Le opere recuperate appartengono alla produzione libraria dell’Italia centrale sviluppata dal Duecento al Cinquento. «Queste miniature, provenienti dalle chiese e dai monasteri di Toscana e Umbria, staranno per tre mesi a Firenze e poi torneranno nei loro luoghi di appartenenza storica – spiega a MasterX il direttore Eike Schmidt –. Furono rubate dalla criminalità, alcune arrivano anche dall’estero». Secondo Schmidt, l’esposizione affronta anche una tematica più ampia: quella dei quadri ancora in deposito nei musei pubblici. «Sono opere che nessuno può vedere. Non fanno parte del patrimonio dello Stato, furono soltanto messe là in certi momenti per motivi di sicurezza. È importante cercare di riportarle nella loro comunità di origine, con la quale hanno un nesso storico».
Così Schmidt riaccende il dibattito sulla proposta da lui stesso ideata nel giorno dell’apertura di Palazzo Pitti, il 28 maggio scorso: «I musei restituiscano i loro dipinti alle chiese a cui appartengono». Per esempio, la Pala Rucellai di Duccio di Boninsegna, portata via dalla Basilica di Santa Maria Novella nel 1948, «è il caso più importante di un capolavoro sottratto al suo contesto originale e che si trova proprio agli Uffizi». Secondo il direttore delle Gallerie, il museo non è infatti un semplice aggregatore di opere d’arte: «Nasce da un volere collezionistico ma è sbagliato pensare che sia solo un luogo in cui raccogliere dipinti – continua Schmidt– così si rischia di sottrarre ricchezze al territorio. In Italia abbiamo un ricco patrimonio, adesso è il momento giusto per rivitalizzarlo anche attraverso le opere d’arte».

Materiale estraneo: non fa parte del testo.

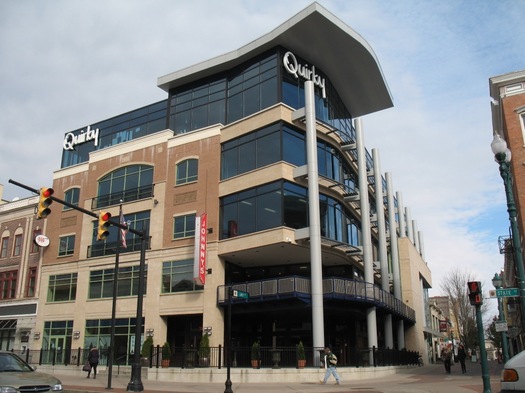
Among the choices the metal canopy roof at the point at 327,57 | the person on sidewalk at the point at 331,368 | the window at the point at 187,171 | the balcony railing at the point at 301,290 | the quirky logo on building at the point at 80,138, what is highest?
the metal canopy roof at the point at 327,57

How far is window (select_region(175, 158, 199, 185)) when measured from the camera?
34.4 m

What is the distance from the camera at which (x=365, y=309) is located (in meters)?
31.6

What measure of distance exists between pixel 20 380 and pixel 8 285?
3699 cm

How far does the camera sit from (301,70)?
3303 centimetres

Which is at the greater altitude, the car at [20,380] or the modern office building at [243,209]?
the modern office building at [243,209]

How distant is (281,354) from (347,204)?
1245 cm

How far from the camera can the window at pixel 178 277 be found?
32.2m

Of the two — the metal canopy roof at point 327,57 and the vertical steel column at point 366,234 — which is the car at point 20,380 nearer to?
the vertical steel column at point 366,234

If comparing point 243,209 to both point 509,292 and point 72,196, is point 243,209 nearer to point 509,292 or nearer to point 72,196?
point 72,196

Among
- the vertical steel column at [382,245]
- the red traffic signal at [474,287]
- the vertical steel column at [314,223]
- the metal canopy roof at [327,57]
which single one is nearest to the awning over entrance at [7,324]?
the metal canopy roof at [327,57]

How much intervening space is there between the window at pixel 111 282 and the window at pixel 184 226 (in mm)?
4026

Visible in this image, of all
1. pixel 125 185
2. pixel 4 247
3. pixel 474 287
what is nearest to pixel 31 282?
pixel 4 247

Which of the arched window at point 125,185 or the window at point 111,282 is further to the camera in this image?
the arched window at point 125,185

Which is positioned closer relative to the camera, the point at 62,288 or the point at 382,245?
the point at 382,245
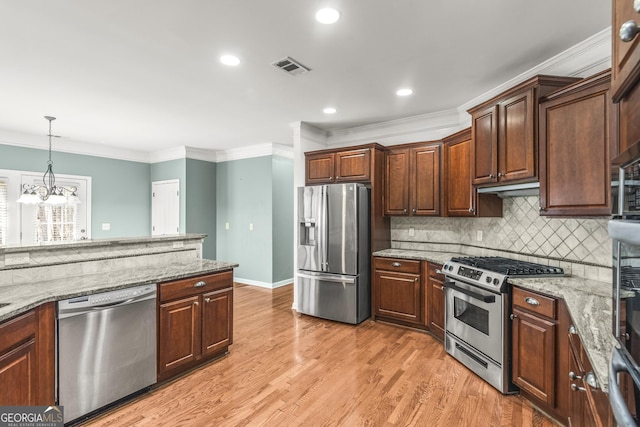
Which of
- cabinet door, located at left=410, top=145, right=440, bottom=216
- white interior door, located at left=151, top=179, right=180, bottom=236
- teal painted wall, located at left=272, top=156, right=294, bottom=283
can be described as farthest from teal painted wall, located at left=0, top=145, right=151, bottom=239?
cabinet door, located at left=410, top=145, right=440, bottom=216

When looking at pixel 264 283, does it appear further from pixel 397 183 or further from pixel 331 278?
pixel 397 183

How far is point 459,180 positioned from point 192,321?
3.03 meters

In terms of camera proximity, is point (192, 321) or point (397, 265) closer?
point (192, 321)

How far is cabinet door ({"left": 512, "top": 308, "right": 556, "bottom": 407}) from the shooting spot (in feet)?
6.75

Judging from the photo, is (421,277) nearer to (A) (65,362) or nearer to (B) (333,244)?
(B) (333,244)

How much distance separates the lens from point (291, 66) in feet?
8.86

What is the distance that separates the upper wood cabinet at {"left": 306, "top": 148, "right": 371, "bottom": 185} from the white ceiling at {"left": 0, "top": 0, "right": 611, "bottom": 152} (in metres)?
0.52

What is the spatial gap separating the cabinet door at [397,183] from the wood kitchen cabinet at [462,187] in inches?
19.1

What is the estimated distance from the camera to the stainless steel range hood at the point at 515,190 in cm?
258

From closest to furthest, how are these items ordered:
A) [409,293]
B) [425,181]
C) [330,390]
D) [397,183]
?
[330,390], [409,293], [425,181], [397,183]

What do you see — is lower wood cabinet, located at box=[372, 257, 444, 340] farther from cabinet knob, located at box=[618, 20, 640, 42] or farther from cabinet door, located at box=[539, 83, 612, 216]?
cabinet knob, located at box=[618, 20, 640, 42]

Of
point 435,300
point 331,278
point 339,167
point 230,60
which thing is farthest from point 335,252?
point 230,60

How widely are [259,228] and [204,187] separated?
1558mm

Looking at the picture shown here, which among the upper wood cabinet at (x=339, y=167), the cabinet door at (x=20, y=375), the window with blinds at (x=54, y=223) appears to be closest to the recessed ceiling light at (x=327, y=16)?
the upper wood cabinet at (x=339, y=167)
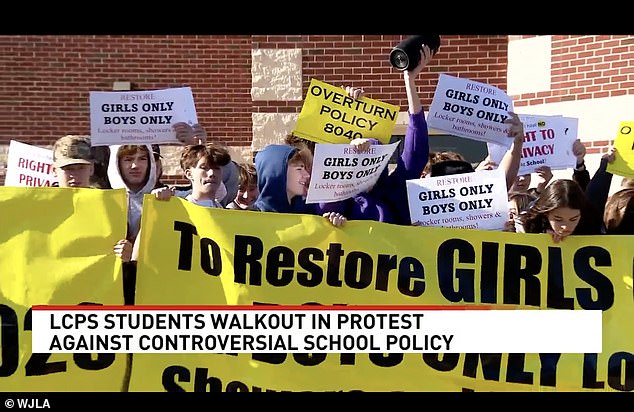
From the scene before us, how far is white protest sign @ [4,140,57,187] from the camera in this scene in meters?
5.41

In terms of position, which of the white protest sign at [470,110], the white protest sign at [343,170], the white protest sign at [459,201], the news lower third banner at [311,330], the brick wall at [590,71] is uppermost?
the brick wall at [590,71]

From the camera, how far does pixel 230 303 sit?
473 centimetres

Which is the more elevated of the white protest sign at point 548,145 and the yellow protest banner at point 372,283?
the white protest sign at point 548,145

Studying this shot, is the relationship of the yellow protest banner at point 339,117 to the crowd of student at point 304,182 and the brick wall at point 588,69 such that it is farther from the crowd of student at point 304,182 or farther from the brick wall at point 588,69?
the brick wall at point 588,69

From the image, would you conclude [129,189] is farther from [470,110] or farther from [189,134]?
[470,110]

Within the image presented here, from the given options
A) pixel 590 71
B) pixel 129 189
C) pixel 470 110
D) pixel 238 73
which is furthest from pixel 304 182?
pixel 238 73

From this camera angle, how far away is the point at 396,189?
512 cm

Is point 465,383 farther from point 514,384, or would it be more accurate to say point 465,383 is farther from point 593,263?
point 593,263

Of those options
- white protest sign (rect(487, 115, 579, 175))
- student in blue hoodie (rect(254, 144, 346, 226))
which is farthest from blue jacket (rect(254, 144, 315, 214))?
white protest sign (rect(487, 115, 579, 175))

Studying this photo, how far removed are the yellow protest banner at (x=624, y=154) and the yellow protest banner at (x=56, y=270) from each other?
9.10 feet

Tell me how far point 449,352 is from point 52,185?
2.50m

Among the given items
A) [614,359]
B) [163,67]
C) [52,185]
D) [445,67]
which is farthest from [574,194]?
[163,67]

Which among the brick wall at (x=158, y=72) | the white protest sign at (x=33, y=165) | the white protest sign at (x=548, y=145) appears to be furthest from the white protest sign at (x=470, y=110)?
the brick wall at (x=158, y=72)

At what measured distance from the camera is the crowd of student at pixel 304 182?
15.8ft
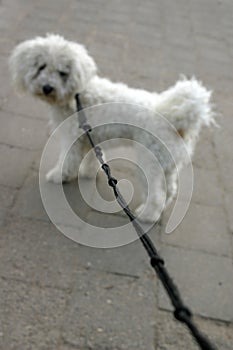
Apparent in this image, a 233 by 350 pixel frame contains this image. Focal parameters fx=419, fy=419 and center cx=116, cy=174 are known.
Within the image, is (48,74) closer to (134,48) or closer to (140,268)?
(140,268)

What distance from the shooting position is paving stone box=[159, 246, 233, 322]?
92.2 inches

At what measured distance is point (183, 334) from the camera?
7.14 ft

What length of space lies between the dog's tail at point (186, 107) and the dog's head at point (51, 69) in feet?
1.94

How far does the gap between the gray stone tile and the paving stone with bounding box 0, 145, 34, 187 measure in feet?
3.64

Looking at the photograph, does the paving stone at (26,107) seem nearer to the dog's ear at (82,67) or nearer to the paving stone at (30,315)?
the dog's ear at (82,67)

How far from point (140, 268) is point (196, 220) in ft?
2.14

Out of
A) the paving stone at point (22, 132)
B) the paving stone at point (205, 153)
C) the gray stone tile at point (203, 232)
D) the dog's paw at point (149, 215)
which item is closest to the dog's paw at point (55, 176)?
the paving stone at point (22, 132)

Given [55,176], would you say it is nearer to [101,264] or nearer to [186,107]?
[101,264]

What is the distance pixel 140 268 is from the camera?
253cm

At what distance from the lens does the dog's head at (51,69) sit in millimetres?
2709

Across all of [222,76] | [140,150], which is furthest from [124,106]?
[222,76]

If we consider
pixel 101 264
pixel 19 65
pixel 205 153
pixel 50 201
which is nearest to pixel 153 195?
pixel 101 264

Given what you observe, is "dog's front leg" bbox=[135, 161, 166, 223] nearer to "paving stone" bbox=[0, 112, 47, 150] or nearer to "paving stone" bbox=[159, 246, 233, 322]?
"paving stone" bbox=[159, 246, 233, 322]

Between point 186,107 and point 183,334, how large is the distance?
4.14 ft
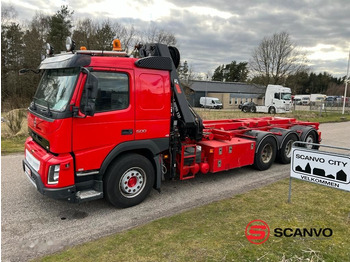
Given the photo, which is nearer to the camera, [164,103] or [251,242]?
[251,242]

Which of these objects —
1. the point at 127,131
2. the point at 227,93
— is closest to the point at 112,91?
the point at 127,131

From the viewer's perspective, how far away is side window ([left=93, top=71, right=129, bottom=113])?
4.20 m

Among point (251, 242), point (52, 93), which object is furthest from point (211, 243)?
point (52, 93)

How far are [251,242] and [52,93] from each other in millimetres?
3888

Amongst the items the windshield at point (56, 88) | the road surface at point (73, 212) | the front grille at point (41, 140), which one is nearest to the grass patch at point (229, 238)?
the road surface at point (73, 212)

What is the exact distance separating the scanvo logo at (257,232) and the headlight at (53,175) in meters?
2.95

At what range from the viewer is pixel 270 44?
39.9m

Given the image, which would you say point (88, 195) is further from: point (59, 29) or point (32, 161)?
point (59, 29)

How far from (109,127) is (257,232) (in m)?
2.82

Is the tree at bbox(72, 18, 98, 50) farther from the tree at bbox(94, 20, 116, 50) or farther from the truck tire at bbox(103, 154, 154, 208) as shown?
the truck tire at bbox(103, 154, 154, 208)

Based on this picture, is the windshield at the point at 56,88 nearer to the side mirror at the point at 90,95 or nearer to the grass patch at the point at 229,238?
the side mirror at the point at 90,95

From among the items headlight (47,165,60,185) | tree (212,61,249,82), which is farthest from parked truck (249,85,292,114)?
tree (212,61,249,82)

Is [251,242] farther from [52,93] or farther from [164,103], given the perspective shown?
[52,93]

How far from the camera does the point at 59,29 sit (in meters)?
28.7
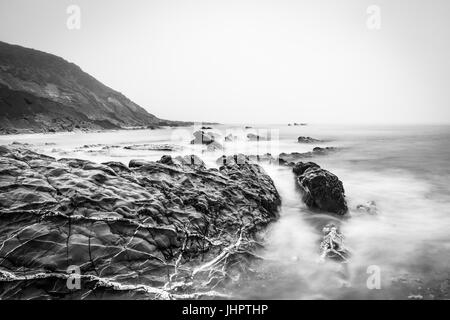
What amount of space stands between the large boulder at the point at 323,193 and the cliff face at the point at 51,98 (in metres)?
47.9

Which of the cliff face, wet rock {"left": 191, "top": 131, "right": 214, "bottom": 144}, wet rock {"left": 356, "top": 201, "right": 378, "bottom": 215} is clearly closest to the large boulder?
wet rock {"left": 356, "top": 201, "right": 378, "bottom": 215}

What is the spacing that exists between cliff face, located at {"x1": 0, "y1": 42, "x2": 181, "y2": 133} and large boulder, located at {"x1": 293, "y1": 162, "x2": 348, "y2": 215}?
47922 millimetres

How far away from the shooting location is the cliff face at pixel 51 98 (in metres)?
47.5

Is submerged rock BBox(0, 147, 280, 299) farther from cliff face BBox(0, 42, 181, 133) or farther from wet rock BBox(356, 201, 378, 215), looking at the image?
cliff face BBox(0, 42, 181, 133)

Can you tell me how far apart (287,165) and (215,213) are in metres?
8.10

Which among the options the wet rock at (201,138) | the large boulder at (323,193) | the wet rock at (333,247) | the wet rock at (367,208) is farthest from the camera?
the wet rock at (201,138)

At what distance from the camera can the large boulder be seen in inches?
337

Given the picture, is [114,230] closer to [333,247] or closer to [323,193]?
[333,247]

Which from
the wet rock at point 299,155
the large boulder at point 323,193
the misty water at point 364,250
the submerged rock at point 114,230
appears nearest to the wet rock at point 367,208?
the misty water at point 364,250

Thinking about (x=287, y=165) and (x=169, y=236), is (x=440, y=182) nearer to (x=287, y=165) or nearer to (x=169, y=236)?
(x=287, y=165)

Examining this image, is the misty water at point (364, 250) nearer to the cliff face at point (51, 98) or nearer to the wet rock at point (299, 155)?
the wet rock at point (299, 155)

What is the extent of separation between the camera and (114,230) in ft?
16.9
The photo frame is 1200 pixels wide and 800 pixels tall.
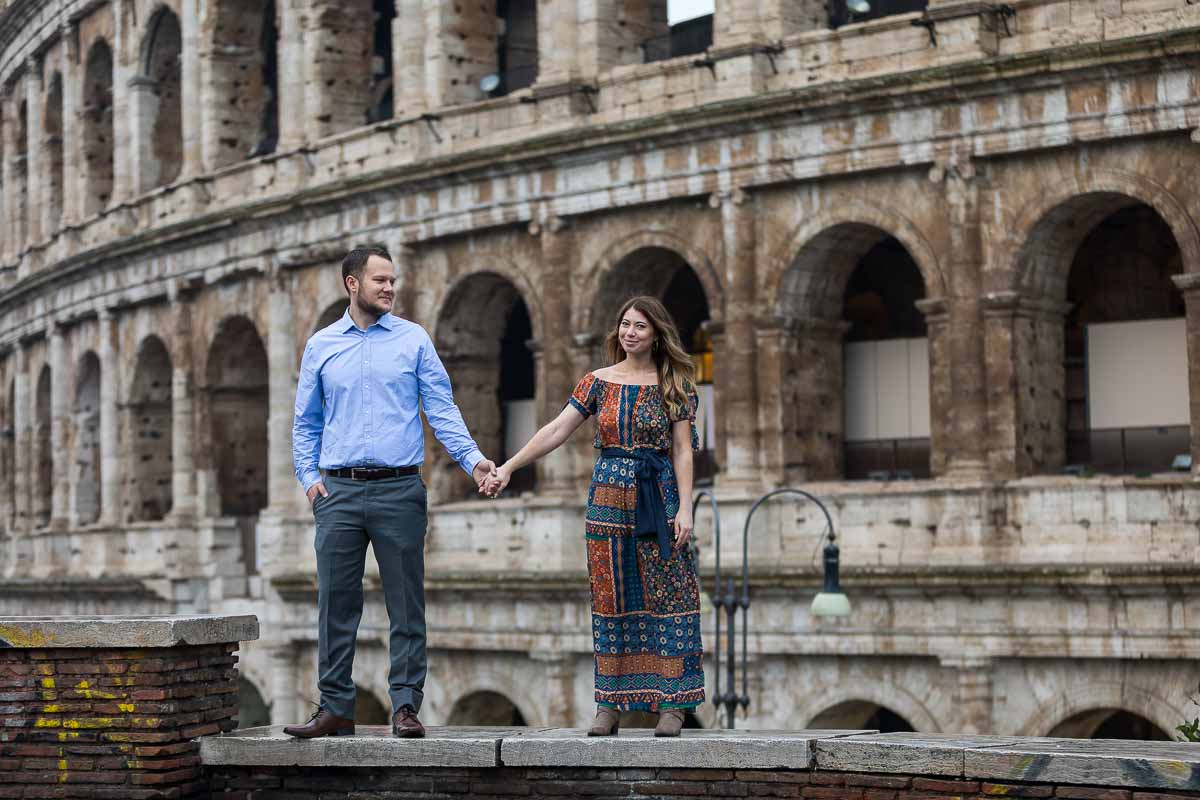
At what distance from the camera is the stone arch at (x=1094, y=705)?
2361 centimetres

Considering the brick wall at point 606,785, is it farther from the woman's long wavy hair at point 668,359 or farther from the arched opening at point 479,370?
the arched opening at point 479,370

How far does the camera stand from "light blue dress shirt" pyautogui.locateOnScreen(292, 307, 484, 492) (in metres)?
12.4

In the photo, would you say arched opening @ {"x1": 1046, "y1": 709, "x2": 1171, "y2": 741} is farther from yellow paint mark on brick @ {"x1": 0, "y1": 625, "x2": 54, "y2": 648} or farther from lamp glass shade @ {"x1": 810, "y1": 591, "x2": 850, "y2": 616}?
yellow paint mark on brick @ {"x1": 0, "y1": 625, "x2": 54, "y2": 648}

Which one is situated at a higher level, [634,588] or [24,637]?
[634,588]

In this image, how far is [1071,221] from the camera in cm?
2516

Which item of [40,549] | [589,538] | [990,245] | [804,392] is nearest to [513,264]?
[804,392]

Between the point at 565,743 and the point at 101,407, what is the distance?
2904cm

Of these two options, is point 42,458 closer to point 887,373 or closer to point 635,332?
point 887,373

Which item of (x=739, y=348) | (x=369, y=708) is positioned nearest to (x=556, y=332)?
(x=739, y=348)

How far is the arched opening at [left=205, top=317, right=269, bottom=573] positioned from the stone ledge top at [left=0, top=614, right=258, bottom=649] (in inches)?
907

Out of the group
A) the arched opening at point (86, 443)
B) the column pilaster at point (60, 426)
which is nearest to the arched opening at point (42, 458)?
the column pilaster at point (60, 426)

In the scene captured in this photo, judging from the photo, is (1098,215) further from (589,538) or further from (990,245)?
(589,538)

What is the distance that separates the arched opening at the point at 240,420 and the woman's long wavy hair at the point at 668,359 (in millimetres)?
24544

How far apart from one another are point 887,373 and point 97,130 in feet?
66.1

Dopo la pandemia da Covid-19, il 3 giugno scorso le Gallerie degli Uffizi hanno riaperto al pubblico. Modalità “coronavirus”: mascherine obbligatorie, distanziamento sociale e disinfettante nelle sale. Solo nel primo weekend sono state quasi 8500 gli italiani che hanno deciso di visitare Palazzo Pitti, il Giardino di Boboli e il Museo.